Ed ecco allora che vanno in piazza a fare le loro promesse e, girela e messiela, come si dice in Veneto, finiscono per dire tutti le stesse cose. Tutti lì a prometterci che ci taglieranno le tasse, che avremo tanti più soldi in tasca, che potremo comprarci quello che vogliamo, che anche l’ultimo dei pensionati comincerà a farsi le vacanze vicino a Villa Certosa, che i giovani suderanno di lavoro e per il peso della borsa con lo stipendio dentro... Magari fosse vero, dice uno, accendendo la fiammella della speranza. Poi, però, ti fermi un attimo e pensi che non ce n’è uno che sia uno che ci parli della famiglia, del fallimento educativo verso le nuove generazioni. Le baby gang impazzano in giro per l’Italia, ma a tutti fa comodo pensare che sia un problema di Napoli. Non uno che parli della scuola, del tornare ad avere insegnanti educatori e non solo trasmettitori di nozioni. Qualcuno che ci parli di servizio civile obbligatorio perché i ragazzi imparino il senso del bene comune. Diceva il filosofo Emmanuel Lévinas che l’immoralità è cominciata con Caino, quando fece la famosa domanda: sono forse io il custode di mio fratello?

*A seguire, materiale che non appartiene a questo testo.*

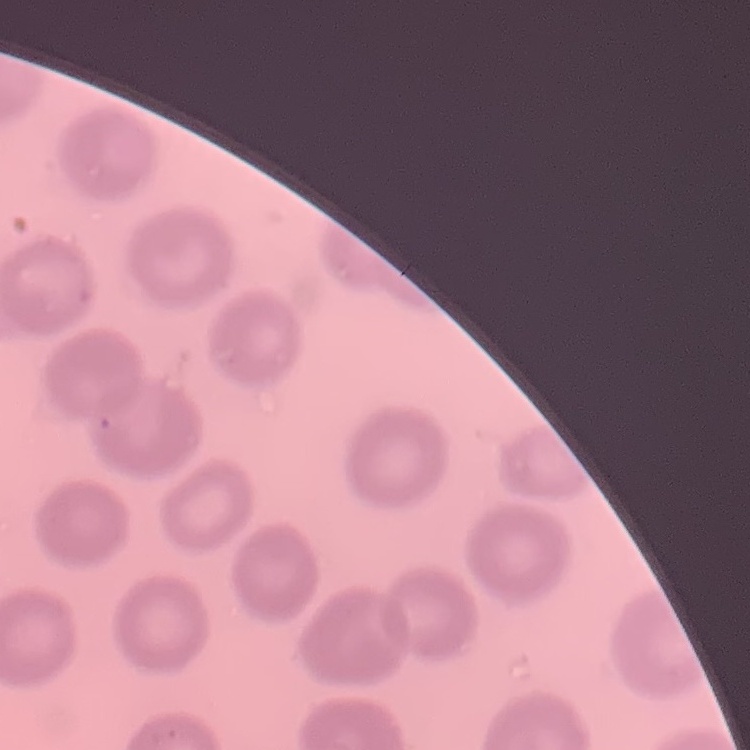
erythrocyte morphology = no rouleaux formation
preparation = thin peripheral smear
stain = Field's or Giemsa
image type = one tile cut from a larger photomicrograph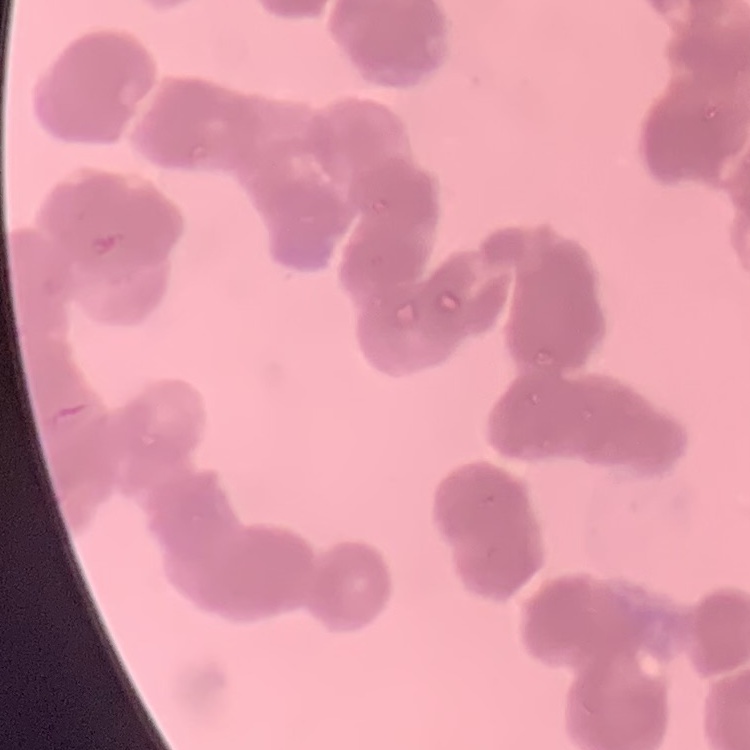

The erythrocytes exhibit rouleaux formation. Stained with either Field's or Giemsa. One tile cut from a larger photomicrograph. Thin blood smear.Comment on the morphology of the erythrocytes.
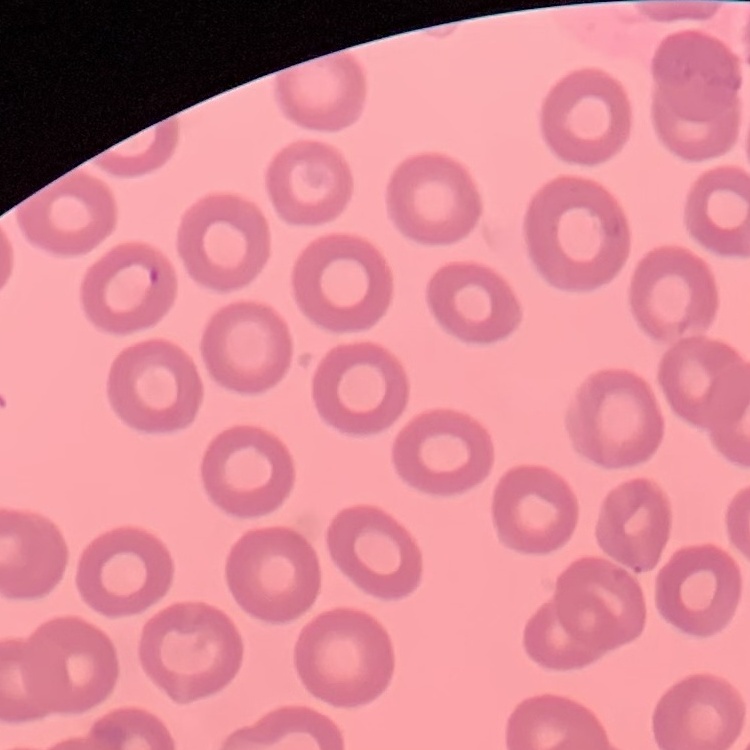
They show no rouleaux formation.

preparation: thin blood smear
stain: Field's or Giemsa
image_type: one tile cut from a larger photomicrograph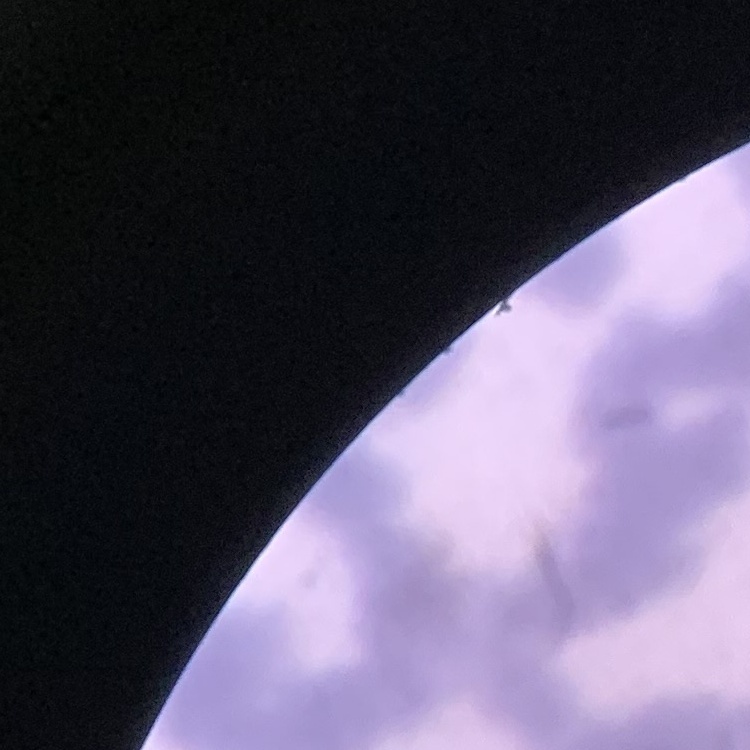
Summary:
  - Red blood cell morphology: rouleaux formation
  - Stain: Field's or Giemsa
  - Preparation: thin blood film
  - Image type: square crop of a larger photomicrographReport the malaria status of this cell.
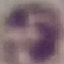

Uninfected.

Summary:
  - Capture: smartphone through the microscope eyepiece
  - Stain: Giemsa
  - Image type: automatically extracted cell patch, resized to 64 × 64 pixels
  - Preparation: thin blood filmClassify this cell by malaria status.
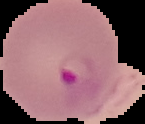

Parasitized.

The area outside the segmented cell region is set to black. From a thin blood smear. Image is 145×124 pixels.Classify this cell by malaria status.
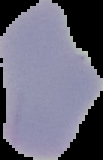

Uninfected.

Segmented cell region on a black background. Image is 103×160 pixels. From a thin blood smear.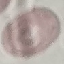

Summary:
  - Malaria status: uninfected
  - Stain: Giemsa
  - Preparation: thin smear
  - Capture: smartphone through the microscope eyepiece
  - Image type: cell patch, automatically extracted from a larger field of view and resized to 64 × 64 pixelsClassify this cell by malaria status.
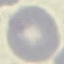
It is uninfected.

capture = smartphone through the microscope eyepiece
stain = Giemsa
image type = cell patch, automatically extracted from a larger field of view and resized to 64 × 64 pixels
preparation = thin smear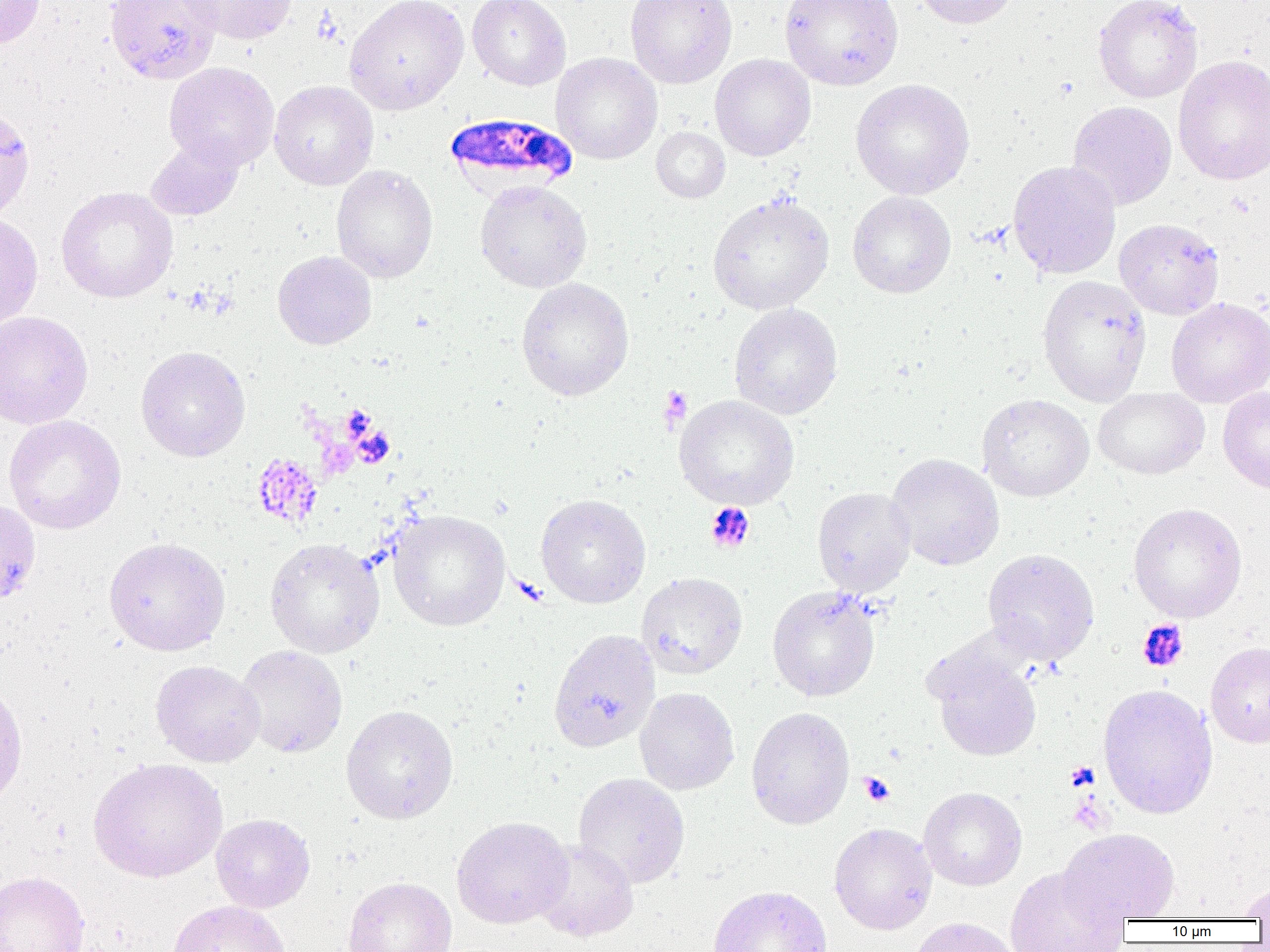 Approximate bounding boxes as named x1/y1/x2/y2 corners in pixels. Uninfected red blood cell locations: (x1=0, y1=0, x2=45, y2=49), (x1=104, y1=0, x2=222, y2=84), (x1=177, y1=0, x2=297, y2=44), (x1=344, y1=0, x2=469, y2=115), (x1=468, y1=0, x2=571, y2=90), (x1=625, y1=0, x2=737, y2=88), (x1=780, y1=0, x2=903, y2=91), (x1=913, y1=0, x2=1019, y2=28), (x1=1092, y1=0, x2=1203, y2=103), (x1=551, y1=53, x2=662, y2=164), (x1=709, y1=53, x2=816, y2=161), (x1=1172, y1=55, x2=1270, y2=186), (x1=164, y1=62, x2=279, y2=170), (x1=850, y1=78, x2=975, y2=199), (x1=269, y1=80, x2=378, y2=190), (x1=1067, y1=101, x2=1177, y2=210), (x1=0, y1=105, x2=35, y2=223), (x1=652, y1=127, x2=730, y2=203), (x1=144, y1=137, x2=245, y2=221), (x1=1007, y1=160, x2=1122, y2=279), (x1=331, y1=164, x2=439, y2=284), (x1=474, y1=179, x2=592, y2=293), (x1=55, y1=186, x2=178, y2=303), (x1=847, y1=191, x2=956, y2=298), (x1=707, y1=193, x2=834, y2=315), (x1=0, y1=213, x2=43, y2=330), (x1=1114, y1=218, x2=1225, y2=320), (x1=273, y1=250, x2=376, y2=349), (x1=1037, y1=274, x2=1152, y2=406), (x1=515, y1=277, x2=634, y2=400), (x1=1165, y1=297, x2=1270, y2=408), (x1=729, y1=303, x2=843, y2=419), (x1=0, y1=310, x2=93, y2=430), (x1=135, y1=345, x2=250, y2=462), (x1=1093, y1=387, x2=1209, y2=479), (x1=1218, y1=387, x2=1270, y2=495), (x1=977, y1=393, x2=1094, y2=501), (x1=674, y1=395, x2=799, y2=510), (x1=3, y1=414, x2=126, y2=535), (x1=886, y1=453, x2=1005, y2=571), (x1=812, y1=486, x2=916, y2=597), (x1=536, y1=494, x2=651, y2=608), (x1=0, y1=498, x2=41, y2=605), (x1=1128, y1=503, x2=1247, y2=622), (x1=388, y1=509, x2=510, y2=631), (x1=104, y1=537, x2=230, y2=656), (x1=264, y1=537, x2=384, y2=658), (x1=982, y1=548, x2=1100, y2=665), (x1=636, y1=571, x2=748, y2=679), (x1=767, y1=586, x2=880, y2=702), (x1=548, y1=628, x2=660, y2=752), (x1=1205, y1=642, x2=1270, y2=747), (x1=236, y1=645, x2=348, y2=758), (x1=929, y1=648, x2=1043, y2=762), (x1=151, y1=660, x2=265, y2=767), (x1=0, y1=682, x2=28, y2=810), (x1=1097, y1=684, x2=1218, y2=819), (x1=634, y1=687, x2=739, y2=795), (x1=341, y1=704, x2=458, y2=824), (x1=746, y1=706, x2=855, y2=829), (x1=88, y1=757, x2=227, y2=882), (x1=573, y1=773, x2=690, y2=888), (x1=919, y1=787, x2=1027, y2=891), (x1=210, y1=813, x2=315, y2=913), (x1=451, y1=816, x2=572, y2=929), (x1=829, y1=823, x2=937, y2=934), (x1=1059, y1=828, x2=1180, y2=923), (x1=532, y1=839, x2=639, y2=942), (x1=1004, y1=866, x2=1129, y2=952), (x1=0, y1=871, x2=90, y2=952), (x1=342, y1=876, x2=457, y2=952), (x1=1237, y1=882, x2=1270, y2=919), (x1=708, y1=885, x2=833, y2=952), (x1=166, y1=899, x2=290, y2=952), (x1=909, y1=916, x2=1020, y2=952). Plasmodium falciparum-infected red blood cell locations: (x1=445, y1=113, x2=577, y2=194). Platelet locations: (x1=659, y1=386, x2=692, y2=429), (x1=250, y1=453, x2=323, y2=529), (x1=705, y1=502, x2=756, y2=554), (x1=1137, y1=620, x2=1189, y2=673), (x1=1066, y1=761, x2=1099, y2=792), (x1=859, y1=771, x2=895, y2=807). Slide-level diagnosis: Plasmodium falciparum. One field of a larger specimen. 1000x magnification. Image is 1270×952 pixels. Optical microscopy. Thin blood film.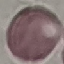

Summary:
  - Malaria status: uninfected
  - Capture: smartphone camera at the microscope eyepiece
  - Stain: Giemsa
  - Image type: cell patch, automatically extracted from a larger field of view and resized to 64 × 64 pixels
  - Preparation: thin blood film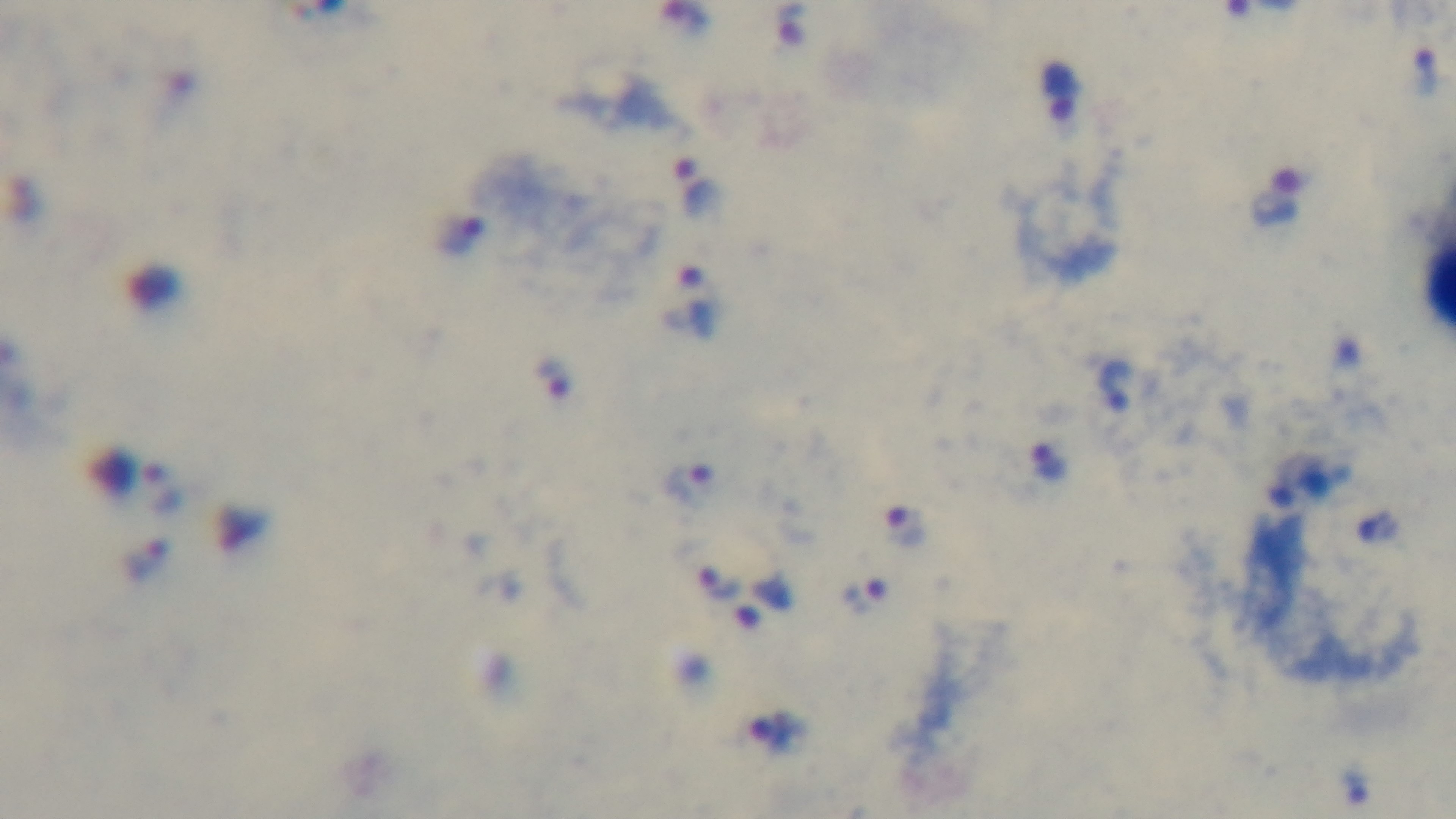
Summary:
  - Modality: light microscopy
  - Preparation: thick smear
  - Objective: 100x oil immersion
  - Capture: mounted 4K digital camera
  - Malaria status: positive
  - Field of view: single
  - Stain: Giemsa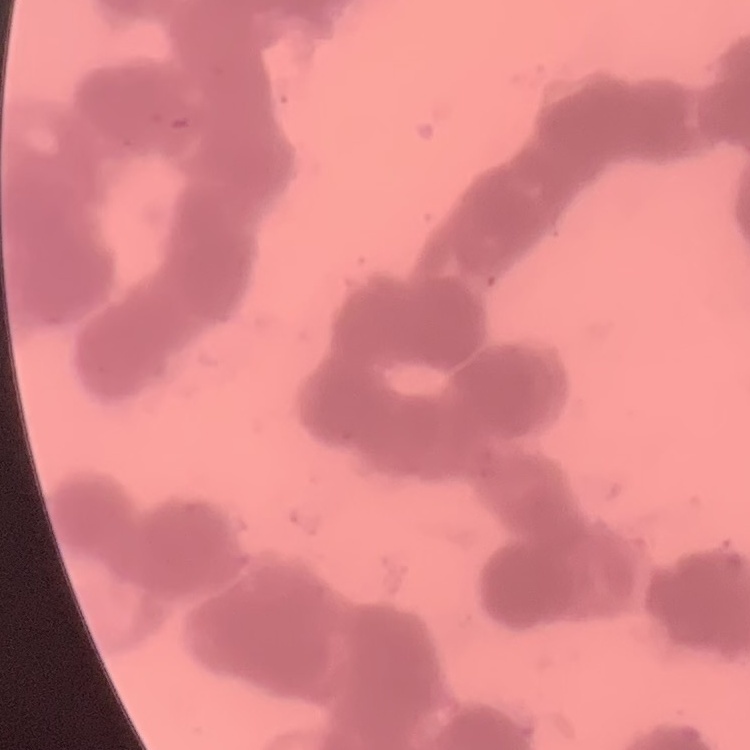

Summary:
  - Erythrocyte morphology: rouleaux formation
  - Image type: one tile cut from a larger photomicrograph
  - Stain: Field's or Giemsa
  - Preparation: thin peripheral smear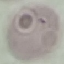
result = no malaria parasites detected
capture = smartphone camera at the microscope eyepiece
preparation = thin smear
image type = cell patch, automatically extracted from a larger field of view and resized to 64 × 64 pixels
stain = Giemsa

Riscoprire che la cultura individualistica del fregarsene è la vera immoralità del nostro tempo. Non contano più le relazioni fraterne, i rapporti sociali, quelli che raccontano il tasso di civiltà di un popolo. Come diceva il grande sociologo Bauman siamo passati dall’homo sapiens a quello consumens. Non siamo più né saggi, né produttori di beni, come era l’homo faber, ma esclusivamente consumatori. L’importante è comprare, comprare, avere più soldi per comprare. Siamo alla recita di un rosario, dove ogni grano è un acquisto, senza che ci sia mai un Pater Noster per fermarsi a riflettere su dove stiamo andando e in quale forma di schiavitù ci stiamo ficcando. Leggevo in questi giorni le parole di un grande scrittore, Aldous Huxley, morto a metà del secolo scorso, che mi sembrano quanto mai profetiche: “La dittatura perfetta avrà sembianze di democrazia, una prigione senza muri, nella quale i prigionieri non sogneranno mai di fuggire. Un sistema di schiavitù dove, grazie al consumo e al divertimento, gli schiavi ameranno la loro schiavitù”. Il guaio è che all’homo consumens non interessa né la politica, e quindi andare a votare, e tantomeno avverte il senso dello Stato.  L’unica cosa che gli interessi è sentirsi dire da Pantalone che per tutto ci pensa lui.